Atlantico.fr : Comment la culture de l'excuse s'est-elle ancrée au sein de la pensée politique de gauche ? Quelles en sont les séquelles aujourd'hui ?

Edouard Husson :
Cela remonte au moins à la toute fin de la Seconde Guerre mondiale. Le Général Patton fut violemment attaqué par la presse américaine pour avoir rudoyé un soldat hospitalisé atteint du syndrome dépressif du combattant. On traita, dans la presse américaine, Patton de « nazi »! La seule différence, aujourd’hui, c’est que Donald Trump est traité quotidiennement comme le Général Patton le fut à l’époque. Et qu’il a parfaitement compris que s’il s’excusait, comme Patton le fit à tort, les gauchistes danseraient rapidement sur son cadavre politique.

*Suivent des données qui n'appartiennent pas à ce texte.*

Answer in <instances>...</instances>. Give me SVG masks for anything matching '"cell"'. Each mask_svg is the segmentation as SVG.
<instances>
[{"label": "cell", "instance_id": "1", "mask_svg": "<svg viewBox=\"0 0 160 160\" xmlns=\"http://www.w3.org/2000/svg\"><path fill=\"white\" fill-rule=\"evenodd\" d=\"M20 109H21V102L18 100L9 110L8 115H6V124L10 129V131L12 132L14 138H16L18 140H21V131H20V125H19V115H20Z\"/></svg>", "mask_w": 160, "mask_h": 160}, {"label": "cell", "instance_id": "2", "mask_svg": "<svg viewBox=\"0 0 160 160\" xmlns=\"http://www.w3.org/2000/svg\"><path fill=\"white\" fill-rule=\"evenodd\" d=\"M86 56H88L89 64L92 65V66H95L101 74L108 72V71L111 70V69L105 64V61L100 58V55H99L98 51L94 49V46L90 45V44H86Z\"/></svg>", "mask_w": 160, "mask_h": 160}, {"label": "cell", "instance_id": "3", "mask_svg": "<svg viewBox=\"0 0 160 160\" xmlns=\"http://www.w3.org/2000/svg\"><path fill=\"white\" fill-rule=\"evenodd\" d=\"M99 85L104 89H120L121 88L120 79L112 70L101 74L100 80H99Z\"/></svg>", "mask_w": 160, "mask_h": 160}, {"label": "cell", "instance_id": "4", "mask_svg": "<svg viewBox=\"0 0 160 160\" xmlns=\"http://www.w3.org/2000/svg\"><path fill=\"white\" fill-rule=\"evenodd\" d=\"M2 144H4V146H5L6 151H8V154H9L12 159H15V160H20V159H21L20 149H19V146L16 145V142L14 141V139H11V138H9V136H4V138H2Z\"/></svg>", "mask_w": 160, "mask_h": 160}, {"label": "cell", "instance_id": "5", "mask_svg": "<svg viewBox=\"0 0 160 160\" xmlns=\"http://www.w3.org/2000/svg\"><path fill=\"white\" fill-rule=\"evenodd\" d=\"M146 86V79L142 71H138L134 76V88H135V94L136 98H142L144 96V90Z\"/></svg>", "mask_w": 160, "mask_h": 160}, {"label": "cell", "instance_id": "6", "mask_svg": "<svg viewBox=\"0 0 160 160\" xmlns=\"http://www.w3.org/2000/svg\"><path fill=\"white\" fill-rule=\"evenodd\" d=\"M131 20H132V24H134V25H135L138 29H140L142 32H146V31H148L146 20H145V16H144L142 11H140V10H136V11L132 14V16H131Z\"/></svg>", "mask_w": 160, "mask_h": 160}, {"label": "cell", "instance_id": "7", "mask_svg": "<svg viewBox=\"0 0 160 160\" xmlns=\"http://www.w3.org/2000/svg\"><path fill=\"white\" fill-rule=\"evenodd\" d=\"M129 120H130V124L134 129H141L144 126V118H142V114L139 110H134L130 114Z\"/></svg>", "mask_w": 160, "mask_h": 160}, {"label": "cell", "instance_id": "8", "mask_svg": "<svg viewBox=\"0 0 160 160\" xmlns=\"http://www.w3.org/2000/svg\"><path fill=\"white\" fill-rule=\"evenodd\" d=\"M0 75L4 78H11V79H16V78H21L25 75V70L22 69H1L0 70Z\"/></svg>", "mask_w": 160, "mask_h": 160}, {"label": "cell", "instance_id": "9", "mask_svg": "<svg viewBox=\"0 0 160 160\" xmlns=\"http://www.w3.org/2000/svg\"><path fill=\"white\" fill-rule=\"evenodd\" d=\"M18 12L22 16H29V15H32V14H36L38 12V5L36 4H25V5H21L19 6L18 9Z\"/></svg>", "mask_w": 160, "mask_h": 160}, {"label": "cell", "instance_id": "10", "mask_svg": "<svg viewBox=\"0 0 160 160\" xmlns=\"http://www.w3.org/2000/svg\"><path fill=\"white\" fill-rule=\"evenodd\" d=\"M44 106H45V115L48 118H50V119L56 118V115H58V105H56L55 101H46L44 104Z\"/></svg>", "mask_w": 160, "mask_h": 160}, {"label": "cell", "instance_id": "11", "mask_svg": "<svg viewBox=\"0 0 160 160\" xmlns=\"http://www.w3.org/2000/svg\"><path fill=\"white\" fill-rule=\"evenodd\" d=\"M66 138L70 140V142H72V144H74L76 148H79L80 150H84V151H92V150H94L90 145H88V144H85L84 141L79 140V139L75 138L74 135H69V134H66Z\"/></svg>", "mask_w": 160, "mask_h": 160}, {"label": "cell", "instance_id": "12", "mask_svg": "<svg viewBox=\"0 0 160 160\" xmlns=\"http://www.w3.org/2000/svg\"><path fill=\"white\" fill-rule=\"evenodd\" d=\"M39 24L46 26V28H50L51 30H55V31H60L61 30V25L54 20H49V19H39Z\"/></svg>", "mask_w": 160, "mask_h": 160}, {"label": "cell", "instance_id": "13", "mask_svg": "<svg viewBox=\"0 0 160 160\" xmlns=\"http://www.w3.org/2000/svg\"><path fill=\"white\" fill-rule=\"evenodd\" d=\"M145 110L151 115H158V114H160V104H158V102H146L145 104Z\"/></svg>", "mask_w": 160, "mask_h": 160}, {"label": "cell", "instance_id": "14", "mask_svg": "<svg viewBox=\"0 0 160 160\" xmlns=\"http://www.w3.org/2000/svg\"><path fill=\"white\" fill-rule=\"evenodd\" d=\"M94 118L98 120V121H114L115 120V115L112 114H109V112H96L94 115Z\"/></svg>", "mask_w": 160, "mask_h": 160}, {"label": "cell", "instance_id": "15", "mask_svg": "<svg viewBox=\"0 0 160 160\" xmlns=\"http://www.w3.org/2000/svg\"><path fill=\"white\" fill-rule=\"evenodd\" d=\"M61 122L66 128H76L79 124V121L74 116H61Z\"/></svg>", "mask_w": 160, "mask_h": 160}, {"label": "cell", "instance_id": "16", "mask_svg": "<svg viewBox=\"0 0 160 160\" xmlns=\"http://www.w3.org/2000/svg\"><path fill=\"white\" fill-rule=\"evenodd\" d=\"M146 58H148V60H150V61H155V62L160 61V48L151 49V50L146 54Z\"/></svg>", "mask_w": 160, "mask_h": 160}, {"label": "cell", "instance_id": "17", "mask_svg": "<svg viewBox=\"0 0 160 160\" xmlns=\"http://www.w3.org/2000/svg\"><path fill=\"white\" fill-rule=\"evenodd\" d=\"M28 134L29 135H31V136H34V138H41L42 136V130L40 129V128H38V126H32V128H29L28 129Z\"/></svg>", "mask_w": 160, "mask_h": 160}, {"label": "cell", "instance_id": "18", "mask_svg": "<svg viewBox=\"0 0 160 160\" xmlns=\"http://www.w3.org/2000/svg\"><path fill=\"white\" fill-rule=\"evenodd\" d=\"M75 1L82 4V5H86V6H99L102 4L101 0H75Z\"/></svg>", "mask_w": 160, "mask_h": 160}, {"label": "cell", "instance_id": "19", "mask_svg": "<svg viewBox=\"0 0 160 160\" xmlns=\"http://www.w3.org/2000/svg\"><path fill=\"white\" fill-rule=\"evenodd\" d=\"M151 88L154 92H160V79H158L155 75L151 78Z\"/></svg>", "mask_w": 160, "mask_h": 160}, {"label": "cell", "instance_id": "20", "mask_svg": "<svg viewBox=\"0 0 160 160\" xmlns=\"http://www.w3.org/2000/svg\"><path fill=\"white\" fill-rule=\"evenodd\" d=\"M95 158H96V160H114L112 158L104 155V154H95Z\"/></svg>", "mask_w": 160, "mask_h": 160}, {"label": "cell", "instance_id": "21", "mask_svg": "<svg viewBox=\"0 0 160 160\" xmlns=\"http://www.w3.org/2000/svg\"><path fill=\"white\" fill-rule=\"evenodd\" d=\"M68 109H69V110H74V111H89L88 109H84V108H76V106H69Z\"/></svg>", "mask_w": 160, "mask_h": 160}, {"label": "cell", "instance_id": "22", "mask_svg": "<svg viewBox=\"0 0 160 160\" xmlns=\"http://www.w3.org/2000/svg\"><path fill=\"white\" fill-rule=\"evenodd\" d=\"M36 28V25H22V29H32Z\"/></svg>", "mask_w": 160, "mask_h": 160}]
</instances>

Je vois trois origines à cette culture de l’excuse: 1. Comme l’a montré Jean-Louis Harouel dans un magnifique petit livre, « Droite-gauche: ce n’est pas fini! », la gauche est d’abord un phénomène religieux, qui emprunte à la fois à la gnose et au millénarisme. En simplifiant beaucoup, la gnose consiste à détester le monde créé au nom d’un « royaume spirituel » - qu’il s’agit de faire advenir ici et maintenant, c’est la composante millénariste. La gauche déteste l’histoire, la culture, le capitalisme, la famille, le souverain (qu’il soit le peuple ou un roi), au choix ou ensemble, parce que c’est le monde réel, avec toutes ses imperfections, ses inachèvements, ses succès et ses échecs. La gauche refuse l’idée que le monde soit imparfait; et elle préfère casser ce monde imparfait au nom d’une perfection purement abstraite et illusoire, que de s’accommoder du monde tel qu’il est. 2. Ce faisant, l’homme de gauche cultive le « ressentiment ». Stendhal a parlé de l’envie, de la jalousie et de la haine comme des sentiments modernes. René Girard nous a montré comment les intuitions de Stendhal sont confirmées par Proust ou Dostoïevski. Il faudrait sans doute ajouter que Flaubert a bien senti un autre phénomène éminemment moderne, celui du demi-instruit et du règne possible de la bêtise au nom de la science. Monsieur Homais, Bouvard et Pécuchet. Nous nageons en plein là-dedans, en notre époque qui mène 40% d’une classe d’âge à un diplôme de l’enseignement supérieur mais en ayant construit l’édifice sur du sable: le primaire et le secondaire ont été tellement détruits par la gauche, avec la complicité d’une droite qui n’en était plus une. Détruisez les programmes d’histoire et vous aurez la possibilité de raconter les pires bêtises sur Colbert ou sur Victor Schoelcher. 3. Evidemment, il y a aussi des soutiens puissants à ces développements. En 1945, quand Patton est humilié, Staline et l’internationale communiste mettent de l’huile sur le feu partout où ils le peuvent pour insuffler à l’Occident une mauvaise conscience généralisée. Aujourd’hui, ce n’est plus l’URSS, ce sont de riches WASP décadents et corrompus qui financent les Antifa et bien d’autres associations. Mais le phénomène est le même.